# A good day in the city.



## Anonymous (Sep 3, 2010)

Went into the city to purchase some cat comb, a 45 gallon barrel full before coming across this find. Seventeen pounds of fingers and a truck load of high grade rejects.

Even the wife enjoys Urban mining.

ttys
G


----------



## Barren Realms 007 (Sep 3, 2010)

Ahh come on no picture of the rejects?


----------



## escrap (Sep 3, 2010)

Oh wow, Now where do you find something like this. I really need to think about hiring a guy to start dumpster diving. Man the things you can find.


----------



## Anonymous (Sep 3, 2010)

Barren Realms 007 said:


> Ahh come on no picture of the rejects?



Later Barren, I left home 3:00 am and pulled into the driveway 6:00 pm then busy unloading the truck inside and out. The rejects are boards for gauges and speedometer nothing really special but show some visible gold. I have seen much better boards on the forum.

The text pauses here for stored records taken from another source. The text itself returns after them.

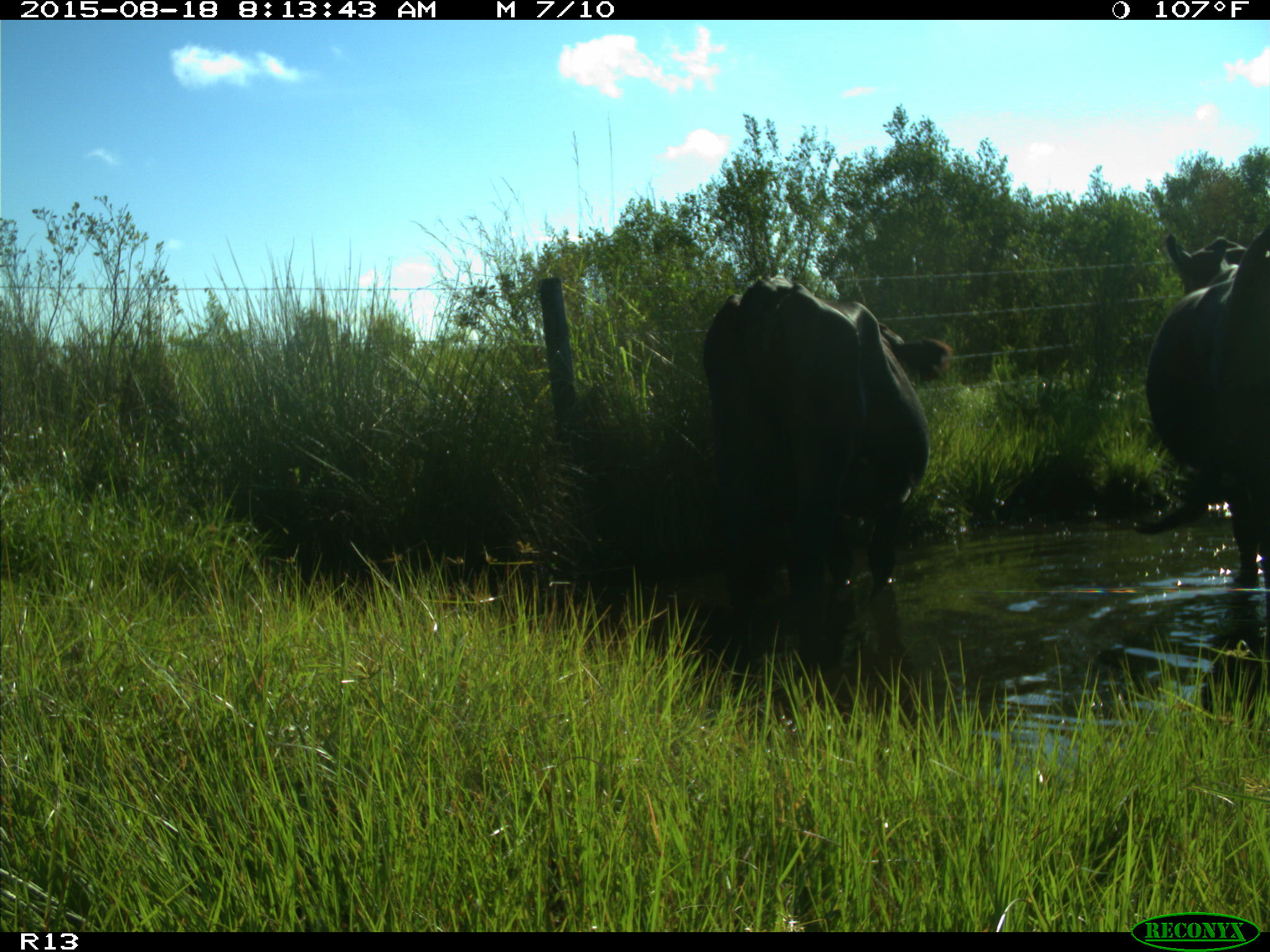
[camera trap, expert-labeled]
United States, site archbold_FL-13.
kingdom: Animalia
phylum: Chordata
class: Mammalia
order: Artiodactyla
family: Bovidae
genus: Bos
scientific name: Bos taurus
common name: domestic cow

The board and finger scrap was set up by the chemist where I purchase my chemicals and acids.

Best Regards
Gill


----------



## Barren Realms 007 (Sep 3, 2010)

Here is some eye candy for you. But I would still like to see what you ran across.


----------



## Anonymous (Sep 4, 2010)

Some random boards from yesterdays find. No gold traces on any of the boards just what is visible. 

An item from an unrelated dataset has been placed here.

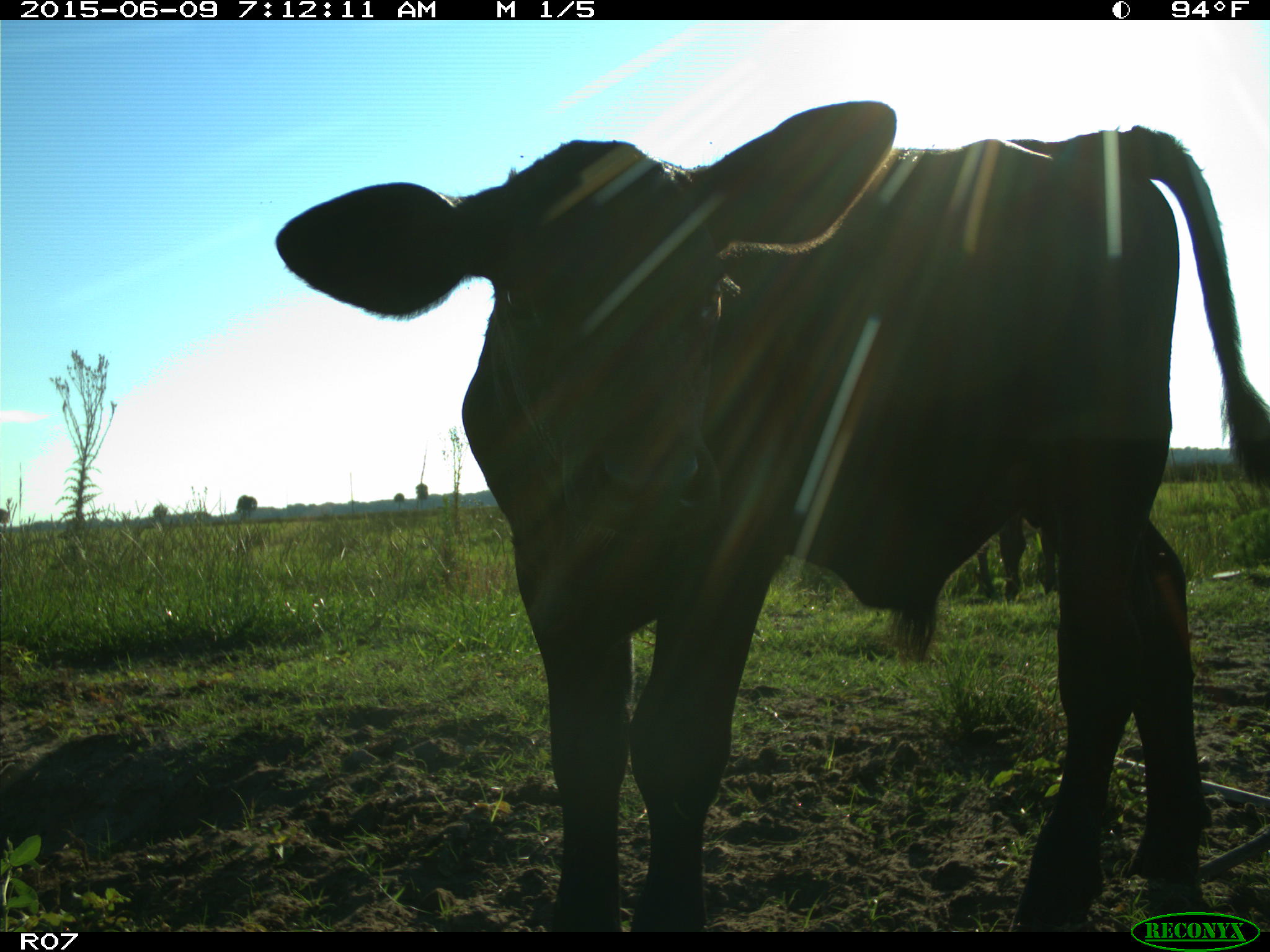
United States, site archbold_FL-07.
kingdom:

I'm thinking that with so much low grade boards - vat leaching with cyanide maybe best suited to recover the gold.

Perhaps one of the moderators could correct the title which should have read good instead of giid. My eyeballs were being held open with toothpicks, 3:00am is much to early to start the day. Thanks.


----------



## skippy (Sep 4, 2010)

gustavus said:


> Perhaps one of the moderators could correct the title which should have read good instead of giid. My eyeballs were being held open with toothpicks, 3:00am is much to early to start the day. Thanks.



I think it adds character to the thread Gill! Especially with the back story.


----------



## lazersteve (Sep 5, 2010)

I fixed it for you Gill.

Steve


----------